Kürzlich vereinbarten Frau P. und ich, zunächst weitere Pharma Versuche einzustellen, weil wir zur Zeit mangels konkreter Ergebnisse der Neuropathie Forschung – bildlich gesprochen – nur im Nebel stochern. Beim gegenwärtigen Tempo der Forschung im Gebiet der ZNS-verursachten Schmerzen (= durch das Zentral Nerven System verursachten) rechne ich immerhin im Laufe der nächsten 10 Jahre mit konkret anwendbaren völlig neuen Verfahren. Möglicherweise werden spezifische (maßgeschneiderte) Bio Moleküle dann die Aufgaben übernehmen, die heute die vergleichsweise primitiven Benzolchemie Abkömmlinge wie Amitriptylin oder Duloxetin irgendwie bewältigen sollen.

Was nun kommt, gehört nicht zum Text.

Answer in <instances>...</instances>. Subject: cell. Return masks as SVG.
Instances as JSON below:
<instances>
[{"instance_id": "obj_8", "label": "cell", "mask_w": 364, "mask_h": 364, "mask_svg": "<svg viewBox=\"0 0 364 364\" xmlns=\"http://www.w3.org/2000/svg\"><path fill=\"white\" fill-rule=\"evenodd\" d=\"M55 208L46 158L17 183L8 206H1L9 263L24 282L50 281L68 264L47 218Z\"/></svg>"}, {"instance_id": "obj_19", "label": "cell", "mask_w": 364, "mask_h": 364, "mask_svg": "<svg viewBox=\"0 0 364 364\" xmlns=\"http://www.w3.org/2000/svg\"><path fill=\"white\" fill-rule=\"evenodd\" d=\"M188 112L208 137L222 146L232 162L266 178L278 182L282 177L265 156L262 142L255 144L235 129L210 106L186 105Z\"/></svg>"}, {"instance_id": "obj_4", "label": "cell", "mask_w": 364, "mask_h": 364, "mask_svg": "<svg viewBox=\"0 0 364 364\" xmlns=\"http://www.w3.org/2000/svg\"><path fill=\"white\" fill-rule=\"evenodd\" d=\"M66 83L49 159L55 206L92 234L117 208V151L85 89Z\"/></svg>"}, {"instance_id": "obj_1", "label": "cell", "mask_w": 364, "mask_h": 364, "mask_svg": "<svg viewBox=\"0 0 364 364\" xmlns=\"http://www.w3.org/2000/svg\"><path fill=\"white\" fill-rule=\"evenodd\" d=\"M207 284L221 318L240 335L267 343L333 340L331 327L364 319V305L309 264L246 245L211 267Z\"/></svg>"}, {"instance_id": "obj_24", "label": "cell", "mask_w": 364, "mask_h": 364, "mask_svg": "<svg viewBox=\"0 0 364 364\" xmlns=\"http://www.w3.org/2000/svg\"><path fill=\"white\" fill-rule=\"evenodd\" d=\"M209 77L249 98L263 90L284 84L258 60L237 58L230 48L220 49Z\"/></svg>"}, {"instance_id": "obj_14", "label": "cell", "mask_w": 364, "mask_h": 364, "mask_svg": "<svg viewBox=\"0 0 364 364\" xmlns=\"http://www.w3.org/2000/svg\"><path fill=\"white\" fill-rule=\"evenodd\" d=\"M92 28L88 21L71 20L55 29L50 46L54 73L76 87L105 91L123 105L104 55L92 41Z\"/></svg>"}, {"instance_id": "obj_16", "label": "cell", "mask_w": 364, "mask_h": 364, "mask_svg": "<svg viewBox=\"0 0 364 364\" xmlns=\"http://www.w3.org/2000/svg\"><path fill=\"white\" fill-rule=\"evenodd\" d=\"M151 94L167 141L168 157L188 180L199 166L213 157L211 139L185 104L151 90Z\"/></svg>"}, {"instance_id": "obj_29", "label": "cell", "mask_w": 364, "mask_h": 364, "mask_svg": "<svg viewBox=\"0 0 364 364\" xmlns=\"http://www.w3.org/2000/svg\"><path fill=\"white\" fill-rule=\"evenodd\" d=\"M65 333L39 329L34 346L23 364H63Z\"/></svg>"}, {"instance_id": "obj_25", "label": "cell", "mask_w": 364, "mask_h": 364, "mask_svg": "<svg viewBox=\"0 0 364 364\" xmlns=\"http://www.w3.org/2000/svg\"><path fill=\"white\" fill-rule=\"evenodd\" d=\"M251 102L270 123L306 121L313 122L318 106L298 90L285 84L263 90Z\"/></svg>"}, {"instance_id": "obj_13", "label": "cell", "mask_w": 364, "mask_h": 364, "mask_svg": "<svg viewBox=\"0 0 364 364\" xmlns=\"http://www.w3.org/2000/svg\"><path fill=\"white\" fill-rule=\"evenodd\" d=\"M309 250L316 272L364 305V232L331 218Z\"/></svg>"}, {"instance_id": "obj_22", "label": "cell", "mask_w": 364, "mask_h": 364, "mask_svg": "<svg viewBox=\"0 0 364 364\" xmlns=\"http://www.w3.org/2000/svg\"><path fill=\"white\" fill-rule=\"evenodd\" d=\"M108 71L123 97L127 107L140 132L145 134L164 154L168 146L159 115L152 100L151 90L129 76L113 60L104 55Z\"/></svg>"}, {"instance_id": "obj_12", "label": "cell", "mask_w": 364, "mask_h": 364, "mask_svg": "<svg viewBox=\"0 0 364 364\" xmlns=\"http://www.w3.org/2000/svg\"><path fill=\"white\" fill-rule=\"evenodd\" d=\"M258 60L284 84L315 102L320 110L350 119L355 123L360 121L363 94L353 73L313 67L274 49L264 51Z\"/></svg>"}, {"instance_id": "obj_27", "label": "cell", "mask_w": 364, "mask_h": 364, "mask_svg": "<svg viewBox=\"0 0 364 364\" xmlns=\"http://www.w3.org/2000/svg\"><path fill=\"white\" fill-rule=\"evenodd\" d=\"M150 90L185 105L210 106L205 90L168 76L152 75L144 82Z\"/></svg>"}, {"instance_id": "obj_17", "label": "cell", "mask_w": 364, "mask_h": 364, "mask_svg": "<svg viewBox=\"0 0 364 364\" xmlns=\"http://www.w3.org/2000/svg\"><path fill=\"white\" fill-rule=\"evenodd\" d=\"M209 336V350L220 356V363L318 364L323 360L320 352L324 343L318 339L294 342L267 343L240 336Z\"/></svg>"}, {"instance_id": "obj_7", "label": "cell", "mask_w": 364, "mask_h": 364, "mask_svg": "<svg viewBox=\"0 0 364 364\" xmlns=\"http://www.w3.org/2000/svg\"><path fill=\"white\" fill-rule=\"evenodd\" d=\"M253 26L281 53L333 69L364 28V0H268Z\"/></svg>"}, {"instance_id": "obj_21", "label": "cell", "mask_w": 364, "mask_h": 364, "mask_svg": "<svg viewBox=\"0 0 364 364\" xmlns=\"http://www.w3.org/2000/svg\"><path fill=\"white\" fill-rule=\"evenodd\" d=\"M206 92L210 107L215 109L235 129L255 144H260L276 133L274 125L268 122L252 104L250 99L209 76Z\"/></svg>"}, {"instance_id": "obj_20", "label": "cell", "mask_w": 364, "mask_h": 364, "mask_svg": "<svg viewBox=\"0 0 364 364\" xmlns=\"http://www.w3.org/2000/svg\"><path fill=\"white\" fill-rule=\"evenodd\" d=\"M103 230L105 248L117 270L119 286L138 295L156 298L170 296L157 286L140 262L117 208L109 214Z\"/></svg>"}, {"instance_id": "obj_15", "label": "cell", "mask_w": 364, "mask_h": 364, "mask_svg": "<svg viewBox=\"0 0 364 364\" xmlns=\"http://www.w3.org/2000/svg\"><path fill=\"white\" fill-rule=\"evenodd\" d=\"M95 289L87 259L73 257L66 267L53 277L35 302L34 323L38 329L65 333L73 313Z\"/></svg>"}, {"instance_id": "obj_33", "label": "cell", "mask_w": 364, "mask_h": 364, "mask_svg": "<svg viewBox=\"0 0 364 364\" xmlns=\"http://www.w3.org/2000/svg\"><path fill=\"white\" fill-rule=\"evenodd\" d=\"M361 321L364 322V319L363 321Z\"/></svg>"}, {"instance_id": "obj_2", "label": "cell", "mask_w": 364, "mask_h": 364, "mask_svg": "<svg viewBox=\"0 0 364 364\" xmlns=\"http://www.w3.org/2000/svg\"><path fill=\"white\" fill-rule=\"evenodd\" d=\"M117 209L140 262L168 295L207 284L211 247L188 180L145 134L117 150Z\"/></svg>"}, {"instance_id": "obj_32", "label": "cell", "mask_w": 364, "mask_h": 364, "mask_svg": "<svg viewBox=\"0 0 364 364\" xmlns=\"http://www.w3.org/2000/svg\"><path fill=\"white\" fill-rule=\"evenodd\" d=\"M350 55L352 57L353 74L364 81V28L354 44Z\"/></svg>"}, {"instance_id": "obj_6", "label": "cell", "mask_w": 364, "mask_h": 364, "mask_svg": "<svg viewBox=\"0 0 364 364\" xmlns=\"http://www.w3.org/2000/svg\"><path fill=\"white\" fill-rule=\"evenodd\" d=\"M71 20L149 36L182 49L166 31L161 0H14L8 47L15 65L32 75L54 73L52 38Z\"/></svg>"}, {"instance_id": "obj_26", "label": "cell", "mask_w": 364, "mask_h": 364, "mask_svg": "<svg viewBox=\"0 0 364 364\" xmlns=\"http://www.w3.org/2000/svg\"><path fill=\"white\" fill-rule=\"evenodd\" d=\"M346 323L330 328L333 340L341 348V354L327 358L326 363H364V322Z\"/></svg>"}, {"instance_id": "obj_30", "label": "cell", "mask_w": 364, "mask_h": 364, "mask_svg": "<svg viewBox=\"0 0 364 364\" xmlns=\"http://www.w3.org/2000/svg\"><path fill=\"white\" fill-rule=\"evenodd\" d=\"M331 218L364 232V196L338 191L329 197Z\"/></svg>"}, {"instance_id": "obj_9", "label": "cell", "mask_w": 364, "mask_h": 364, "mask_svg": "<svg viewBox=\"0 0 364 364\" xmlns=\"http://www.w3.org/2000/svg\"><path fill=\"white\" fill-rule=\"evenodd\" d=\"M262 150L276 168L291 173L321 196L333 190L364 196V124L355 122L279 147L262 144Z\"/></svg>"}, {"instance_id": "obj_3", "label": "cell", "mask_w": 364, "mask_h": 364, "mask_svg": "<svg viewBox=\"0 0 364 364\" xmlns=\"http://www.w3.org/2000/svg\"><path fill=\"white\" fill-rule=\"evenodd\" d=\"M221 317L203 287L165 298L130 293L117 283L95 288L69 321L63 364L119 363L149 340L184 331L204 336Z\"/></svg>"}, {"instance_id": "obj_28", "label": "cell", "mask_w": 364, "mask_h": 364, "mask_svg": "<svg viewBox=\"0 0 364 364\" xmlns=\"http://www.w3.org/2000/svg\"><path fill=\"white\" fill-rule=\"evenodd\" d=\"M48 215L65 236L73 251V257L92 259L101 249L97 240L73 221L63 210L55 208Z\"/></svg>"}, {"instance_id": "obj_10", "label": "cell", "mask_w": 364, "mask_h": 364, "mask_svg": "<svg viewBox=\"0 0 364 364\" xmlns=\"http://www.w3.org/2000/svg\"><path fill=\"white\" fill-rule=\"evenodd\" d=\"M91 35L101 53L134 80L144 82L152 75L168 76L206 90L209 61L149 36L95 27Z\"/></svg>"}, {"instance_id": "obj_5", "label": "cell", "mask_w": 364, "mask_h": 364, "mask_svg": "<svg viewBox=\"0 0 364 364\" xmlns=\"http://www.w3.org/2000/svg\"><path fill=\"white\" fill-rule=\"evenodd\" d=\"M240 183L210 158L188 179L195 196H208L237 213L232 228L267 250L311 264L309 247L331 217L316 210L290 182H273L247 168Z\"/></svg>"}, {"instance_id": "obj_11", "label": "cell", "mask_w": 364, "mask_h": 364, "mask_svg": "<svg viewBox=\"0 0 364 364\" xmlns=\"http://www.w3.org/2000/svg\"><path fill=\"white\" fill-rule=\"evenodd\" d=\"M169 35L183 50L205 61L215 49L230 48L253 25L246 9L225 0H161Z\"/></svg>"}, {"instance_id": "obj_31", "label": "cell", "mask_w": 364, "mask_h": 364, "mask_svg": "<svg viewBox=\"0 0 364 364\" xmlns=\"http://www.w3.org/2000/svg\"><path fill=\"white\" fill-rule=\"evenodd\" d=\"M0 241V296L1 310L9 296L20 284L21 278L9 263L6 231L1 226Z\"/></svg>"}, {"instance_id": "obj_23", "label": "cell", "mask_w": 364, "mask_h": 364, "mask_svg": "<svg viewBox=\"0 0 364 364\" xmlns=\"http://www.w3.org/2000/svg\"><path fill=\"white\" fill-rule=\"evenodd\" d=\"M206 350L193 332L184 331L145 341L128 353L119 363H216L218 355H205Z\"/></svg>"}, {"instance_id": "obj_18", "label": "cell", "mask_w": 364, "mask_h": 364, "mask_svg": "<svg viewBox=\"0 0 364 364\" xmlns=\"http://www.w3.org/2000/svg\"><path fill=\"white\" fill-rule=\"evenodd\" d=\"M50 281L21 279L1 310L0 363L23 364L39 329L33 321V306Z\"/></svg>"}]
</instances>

2 Replies to “Dauerschmerzen in der Stärke 7 von 10”

  1. RE: Dauerschmerzen
    Mamamia über ein Jahrzehnt Dauerschmerzen 7 von 10! Wie steht das die arme Frau nur körperlich und mental durch? Unvorstellbar, das so lange ertragen und den Alltag meistern zu können.
    Bei ständigen zum Teil auch starken Schmerzen ist man schon sehr nahe an seinen Belastungsgrenzen, wenn dann noch zusätzlich Probleme z.B. durch Nebenwirkungen hinzukommen, überfordert einen das schnell.
    Wissen Sie, ob Frau P. bereits versucht hat, durch Methoden aus dem Bereich Bewegungsarbeit / Körpererfahrung ihre Schmerzwahrnehmung etwas zu verbessern?
    Frau P. ist doch nicht mit Schmerzen oder krank auf die Welt gekommen, es muss doch auch wieder einen Ausweg geben und die Nerven sich besänftigen lassen?

  2. Hallo Maria, Sie haben Recht, 16 Jahre Schmerzen auf dieser absolut verschärften Ebene kann ich mir persönlich – ehrlich gesagt – nicht vorstellen. Und das, obwohl ich als Kind und Jugendlicher einen Tag pro Woche (Samstag) Migräne bis zum Anschlag hatte, also auch die berüchtigten 8 von 10 Schmerzskala Kopfschmerzen mit dem kompletten Programm (Erbrechen in Serie, Lichtempfindlichkeit, Geräuschempfindlichkeit …). Immerhin waren es damals 6 Tage von 7 Tagen ohne Schmerzen.
    Leider kann ich Frau P. zur Zeit nicht helfen, obwohl das äußerst unbefriedigend ist. Ich glaube aber, dass wir in dem Moment weiterkommen, in dem klar wird, welche Menschen mit Opioiden gar nicht klar kommen können – und aus welchen Gründen.